Zweiter Bauabschnitt der Wilzsch-Überleitung ist gestartet

Talsperre Verbesserung der Wassergüte ist das Ziel

Carlsfeld/ Eibenstock. 

Carlsfeld/ Eibenstock. Die Reduzierung von Huminstoffen im Rohwasser ist das Ziel eines Großprojektes der Landestalsperrenverwaltung Sachsen - man hat jetzt an der Talsperre Carlsfeld mit dem zweiten Bauabschnitt der Wilzsch-Überleitung begonnen, durch die sich die Wassergüte der Trinkwassertalsperre Eibenstock weiter verbessern soll. Man geht aktuell davon aus, mit dem Projekt bis November dieses Jahres fertig zu sein.

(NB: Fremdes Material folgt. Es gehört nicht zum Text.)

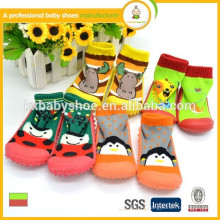 Fabricante 2015 calcetines al por mayor lindos del bebé de la venta caliente como zapato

Finanziert wird das Ganze aus Mitteln des Freistaates Sachsen - in Summe liegt die Investition bei rund zwei Millionen Euro. Was man mit der Wilzsch-Überleitung erreicht? Rohwasser aus dem Einzugsgebiet der Wilzsch oberhalb der Talsperre Carlsfeld kann künftig direkt ins Einzugsgebiet der Großen Bockau unterhalb der Talsperre Eibenstock geleitet werden. Der Vorteil ist, das dunkelbraun gefärbte Wasser bei Starkniederschlägen oder Schneeschmelzen gelangt nicht mehr in die beiden Trinkwassertalsperren.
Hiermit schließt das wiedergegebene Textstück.